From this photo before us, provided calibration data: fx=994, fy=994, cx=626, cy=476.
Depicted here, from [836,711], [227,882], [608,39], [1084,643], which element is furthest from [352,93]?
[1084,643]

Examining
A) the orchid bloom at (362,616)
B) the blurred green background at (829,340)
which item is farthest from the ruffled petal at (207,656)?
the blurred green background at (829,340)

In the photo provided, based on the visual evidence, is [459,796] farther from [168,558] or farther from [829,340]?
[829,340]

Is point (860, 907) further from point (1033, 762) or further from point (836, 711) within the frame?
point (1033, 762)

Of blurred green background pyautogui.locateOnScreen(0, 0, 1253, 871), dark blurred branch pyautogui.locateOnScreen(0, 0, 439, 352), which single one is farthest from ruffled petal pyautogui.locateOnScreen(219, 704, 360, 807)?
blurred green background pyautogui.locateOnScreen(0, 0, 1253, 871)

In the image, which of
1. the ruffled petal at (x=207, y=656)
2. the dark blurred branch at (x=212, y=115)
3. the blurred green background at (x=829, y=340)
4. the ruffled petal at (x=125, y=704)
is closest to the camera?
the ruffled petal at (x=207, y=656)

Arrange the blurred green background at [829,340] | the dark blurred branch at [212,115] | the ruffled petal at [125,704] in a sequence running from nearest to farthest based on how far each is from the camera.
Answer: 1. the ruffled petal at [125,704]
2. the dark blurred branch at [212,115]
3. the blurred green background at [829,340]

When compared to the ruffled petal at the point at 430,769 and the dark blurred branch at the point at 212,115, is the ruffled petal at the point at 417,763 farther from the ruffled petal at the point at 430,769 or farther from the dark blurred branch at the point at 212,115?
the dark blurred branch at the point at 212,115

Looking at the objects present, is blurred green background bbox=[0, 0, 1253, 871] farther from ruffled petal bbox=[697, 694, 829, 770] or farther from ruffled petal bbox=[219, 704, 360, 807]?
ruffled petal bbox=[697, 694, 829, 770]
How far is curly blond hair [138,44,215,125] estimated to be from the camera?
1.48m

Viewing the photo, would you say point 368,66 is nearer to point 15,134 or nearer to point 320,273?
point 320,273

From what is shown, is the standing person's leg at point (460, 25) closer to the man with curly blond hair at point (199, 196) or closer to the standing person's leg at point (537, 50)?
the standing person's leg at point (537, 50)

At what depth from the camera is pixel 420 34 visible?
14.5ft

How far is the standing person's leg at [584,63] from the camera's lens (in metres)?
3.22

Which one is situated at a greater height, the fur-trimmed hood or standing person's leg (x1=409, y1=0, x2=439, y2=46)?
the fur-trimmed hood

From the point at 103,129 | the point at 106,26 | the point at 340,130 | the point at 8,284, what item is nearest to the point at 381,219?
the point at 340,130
**********
Please convert the listing above into a JSON list of strings, with one string for each line and blank lines omitted.

__COMPLETED TASK__.
[
  "From this photo before us, provided calibration data: fx=994, fy=994, cx=626, cy=476.",
  "Depicted here, from [836,711], [227,882], [608,39], [1084,643], which element is furthest from [352,93]?",
  "[1084,643]",
  "Examining",
  "A) the orchid bloom at (362,616)",
  "B) the blurred green background at (829,340)",
  "which item is farthest from the ruffled petal at (207,656)?",
  "the blurred green background at (829,340)",
  "In the photo provided, based on the visual evidence, is [459,796] farther from [168,558] or farther from [829,340]?",
  "[829,340]",
  "Is point (860, 907) further from point (1033, 762) or further from point (836, 711) within the frame?",
  "point (1033, 762)",
  "Of blurred green background pyautogui.locateOnScreen(0, 0, 1253, 871), dark blurred branch pyautogui.locateOnScreen(0, 0, 439, 352), which single one is farthest from ruffled petal pyautogui.locateOnScreen(219, 704, 360, 807)?",
  "blurred green background pyautogui.locateOnScreen(0, 0, 1253, 871)",
  "In the image, which of",
  "1. the ruffled petal at (x=207, y=656)",
  "2. the dark blurred branch at (x=212, y=115)",
  "3. the blurred green background at (x=829, y=340)",
  "4. the ruffled petal at (x=125, y=704)",
  "is closest to the camera?",
  "the ruffled petal at (x=207, y=656)",
  "Arrange the blurred green background at [829,340] | the dark blurred branch at [212,115] | the ruffled petal at [125,704] in a sequence running from nearest to farthest based on how far each is from the camera.",
  "Answer: 1. the ruffled petal at [125,704]",
  "2. the dark blurred branch at [212,115]",
  "3. the blurred green background at [829,340]",
  "When compared to the ruffled petal at the point at 430,769 and the dark blurred branch at the point at 212,115, is the ruffled petal at the point at 417,763 farther from the ruffled petal at the point at 430,769 or farther from the dark blurred branch at the point at 212,115?",
  "the dark blurred branch at the point at 212,115",
  "Looking at the objects present, is blurred green background bbox=[0, 0, 1253, 871] farther from ruffled petal bbox=[697, 694, 829, 770] or farther from ruffled petal bbox=[219, 704, 360, 807]?",
  "ruffled petal bbox=[697, 694, 829, 770]",
  "How far is curly blond hair [138,44,215,125] estimated to be from the camera?",
  "1.48m",
  "Viewing the photo, would you say point 368,66 is nearer to point 15,134 or nearer to point 320,273?",
  "point 320,273",
  "From what is shown, is the standing person's leg at point (460, 25) closer to the man with curly blond hair at point (199, 196) or closer to the standing person's leg at point (537, 50)?",
  "the standing person's leg at point (537, 50)",
  "At what depth from the camera is pixel 420 34 visible?",
  "14.5ft",
  "How far is the standing person's leg at [584,63] from the camera's lens (in metres)?",
  "3.22",
  "Which one is situated at a greater height, the fur-trimmed hood or standing person's leg (x1=409, y1=0, x2=439, y2=46)?",
  "the fur-trimmed hood",
  "From the point at 103,129 | the point at 106,26 | the point at 340,130 | the point at 8,284, what item is nearest to the point at 381,219?",
  "the point at 340,130"
]